▶ [Set exercise]
Reproduce the listing below word for word, keeping every line as it appears.

▶ [Material for the task]
---
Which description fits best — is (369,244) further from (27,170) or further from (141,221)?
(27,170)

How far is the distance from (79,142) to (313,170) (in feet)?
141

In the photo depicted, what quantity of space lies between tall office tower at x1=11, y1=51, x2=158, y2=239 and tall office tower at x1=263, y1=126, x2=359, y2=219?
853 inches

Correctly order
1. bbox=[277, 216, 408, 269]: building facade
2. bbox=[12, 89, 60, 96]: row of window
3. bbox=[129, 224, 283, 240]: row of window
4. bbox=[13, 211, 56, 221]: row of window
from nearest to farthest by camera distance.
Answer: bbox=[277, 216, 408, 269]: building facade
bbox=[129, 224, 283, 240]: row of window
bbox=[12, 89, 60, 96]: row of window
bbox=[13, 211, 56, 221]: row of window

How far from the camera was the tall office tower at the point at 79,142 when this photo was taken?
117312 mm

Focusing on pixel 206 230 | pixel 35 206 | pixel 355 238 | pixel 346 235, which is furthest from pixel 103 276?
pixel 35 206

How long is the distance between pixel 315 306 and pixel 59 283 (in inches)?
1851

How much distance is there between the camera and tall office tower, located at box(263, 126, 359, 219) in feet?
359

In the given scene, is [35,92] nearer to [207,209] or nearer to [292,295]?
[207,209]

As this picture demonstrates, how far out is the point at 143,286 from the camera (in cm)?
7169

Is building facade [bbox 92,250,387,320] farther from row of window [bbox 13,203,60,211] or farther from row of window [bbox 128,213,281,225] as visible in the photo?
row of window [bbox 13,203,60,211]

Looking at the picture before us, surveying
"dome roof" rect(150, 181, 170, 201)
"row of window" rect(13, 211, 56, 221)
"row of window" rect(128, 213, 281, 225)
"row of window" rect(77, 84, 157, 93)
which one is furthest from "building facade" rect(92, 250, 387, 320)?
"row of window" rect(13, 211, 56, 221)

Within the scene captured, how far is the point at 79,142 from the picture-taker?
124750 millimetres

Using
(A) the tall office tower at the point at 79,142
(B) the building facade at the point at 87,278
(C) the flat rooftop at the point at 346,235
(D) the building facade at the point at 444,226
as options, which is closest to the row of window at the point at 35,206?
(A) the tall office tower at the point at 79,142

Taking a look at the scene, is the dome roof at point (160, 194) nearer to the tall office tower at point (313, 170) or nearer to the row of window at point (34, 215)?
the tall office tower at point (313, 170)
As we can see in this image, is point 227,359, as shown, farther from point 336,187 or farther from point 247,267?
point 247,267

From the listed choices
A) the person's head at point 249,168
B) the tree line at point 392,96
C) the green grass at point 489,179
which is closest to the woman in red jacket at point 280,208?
---
▶ [Complete response]
Which description fits best — is (369,244) further from (27,170) or further from (141,221)?
(27,170)

How far is the distance from (79,142) to (313,170) (in feet)?
141

In the photo depicted, what quantity of space lies between tall office tower at x1=11, y1=51, x2=158, y2=239 and tall office tower at x1=263, y1=126, x2=359, y2=219?
853 inches

Correctly order
1. bbox=[277, 216, 408, 269]: building facade
2. bbox=[12, 89, 60, 96]: row of window
3. bbox=[129, 224, 283, 240]: row of window
4. bbox=[13, 211, 56, 221]: row of window
from nearest to farthest by camera distance.
Answer: bbox=[277, 216, 408, 269]: building facade
bbox=[129, 224, 283, 240]: row of window
bbox=[12, 89, 60, 96]: row of window
bbox=[13, 211, 56, 221]: row of window

How far from the camera was the tall office tower at the point at 79,142 when this photo was taken?
117312 mm

Focusing on pixel 206 230 | pixel 35 206 | pixel 355 238 | pixel 346 235, which is furthest from pixel 103 276?
pixel 35 206

How long is the distance between pixel 315 306 and pixel 59 283 (in inches)?
1851

How much distance is there between the camera and tall office tower, located at box(263, 126, 359, 219) in feet?
359

In the given scene, is [35,92] nearer to [207,209] or nearer to [292,295]?
[207,209]

As this picture demonstrates, how far out is the point at 143,286 from the camera (in cm)?
7169

Is building facade [bbox 92,250,387,320] farther from row of window [bbox 13,203,60,211] or farther from row of window [bbox 128,213,281,225] as visible in the photo?
row of window [bbox 13,203,60,211]

Looking at the picture before us, surveying
"dome roof" rect(150, 181, 170, 201)
"row of window" rect(13, 211, 56, 221)
"row of window" rect(128, 213, 281, 225)
"row of window" rect(77, 84, 157, 93)
which one is furthest from "building facade" rect(92, 250, 387, 320)?
"row of window" rect(13, 211, 56, 221)

Within the scene captured, how far is the point at 79,142 from the picture-taker?
124750 millimetres

Using
(A) the tall office tower at the point at 79,142
(B) the building facade at the point at 87,278
(C) the flat rooftop at the point at 346,235
(D) the building facade at the point at 444,226
as options, which is closest to the row of window at the point at 35,206?
(A) the tall office tower at the point at 79,142

Taking a look at the scene, is the dome roof at point (160, 194) nearer to the tall office tower at point (313, 170) or nearer to the row of window at point (34, 215)?
the tall office tower at point (313, 170)
As we can see in this image, is point 227,359, as shown, farther from point 336,187 or farther from point 247,267?
point 247,267

From the listed choices
A) the person's head at point 249,168
B) the tree line at point 392,96
C) the green grass at point 489,179
which is closest to the woman in red jacket at point 280,208?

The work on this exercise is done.